When negotiations broke down with the Havna, we nearly won. A million simdrones piloted by teenagers from across the world had the Havna outnumbered and out-insanitied – there are no limits to what you’ll attempt when you can’t die.

Havna technology advanced and subspace feedback missiles gave the simdrone community their first casualties: 196,547 in two days, to be precise. Cocky became cowardly. So much so that ‘training missions’, supposedly in virtual environments on Earth, were actually live missions, pulled off without the knowledge of the all-too-aware-of-their-mortality little darlings safe at home.

Occasionally, clusterfucks like the one that killed all bar three of Team Marduk happened. Apparently, Team Havoc received a ‘stern’ reprimand.

We hear the chime within the house. It’s a fine day and people are sunning themselves by their pools. Stacey and I, we look summer-ish. Get too close and you’ll see angular outlines under our jellabiya.

The door opens and a woman who could be anything between fifty and ninety smiles at us, revealing teeth to match her million-credit bodywork.

“Can I help you?” Her tone indicates mild curiosity.

“We’re from SD Monitoring, Madam. Can we speak to the resident SD Warrior?”

She sighs: “Warrior? Pain the neck is what he is. CECIL! People from the base to see you!” With that, she leaves us standing there and saunters off, calling for the maid.

A few moments later, a well-built teenager in a silk dishdasha ambles out: “You two my new handlers?” He focuses on Stacey: “Oh man, they sent a babe.”

I rest the foot-long suppressor that fronts my Morgan .60 cal on the tip of his nose: “Marduk Leader to Havoc Leader. Karma time.”

The kick shocks my wrist, elbow and shoulder. Cecil’s head sprays across four metres of parquet and stucco. I look at Marduk Seven – Stacey. She nods.

“Next?”

She checks the datapad on her wrist: “Two houses down on the other side.”

“Law enforcement window?”

“Nine minutes.”

Three minute walk, one minute knock and wait, one minute kill.

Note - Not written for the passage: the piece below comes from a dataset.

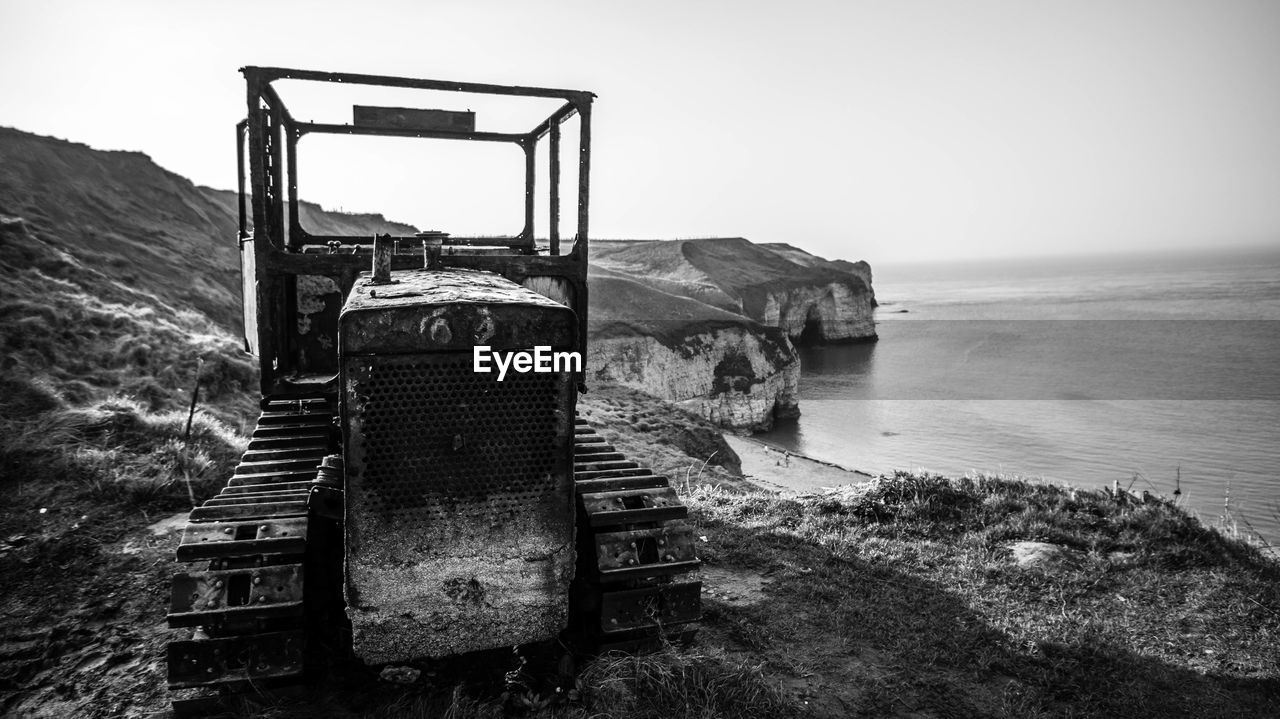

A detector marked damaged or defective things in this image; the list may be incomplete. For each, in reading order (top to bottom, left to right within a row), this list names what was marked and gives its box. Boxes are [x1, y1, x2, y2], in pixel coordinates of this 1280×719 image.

rusty metal frame [238, 65, 592, 396]
abandoned tracked vehicle [165, 66, 704, 708]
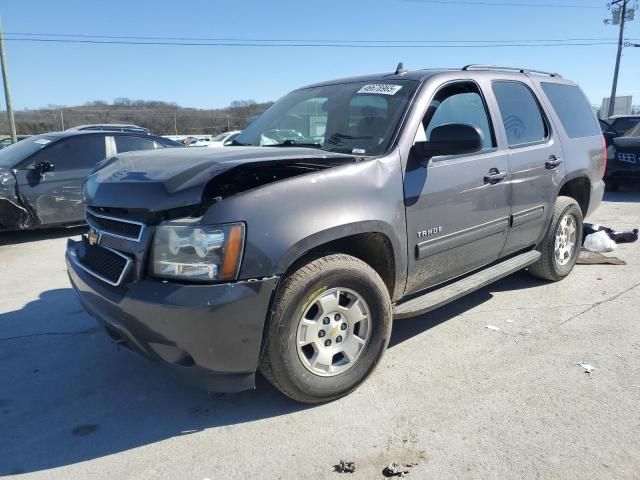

“Send subspace co-ordinates for the road outside the next house to Marduk Twenty-Three. Evac in seven.”

Jimi’s that good. Put him in a captured Crusis Class and we become oni: unstoppable demons of vengeance. By the time questions are asked about surveillance suppression and the like, we’ll be back in our quarters on ISS Twelve having left no traces of our little field trip.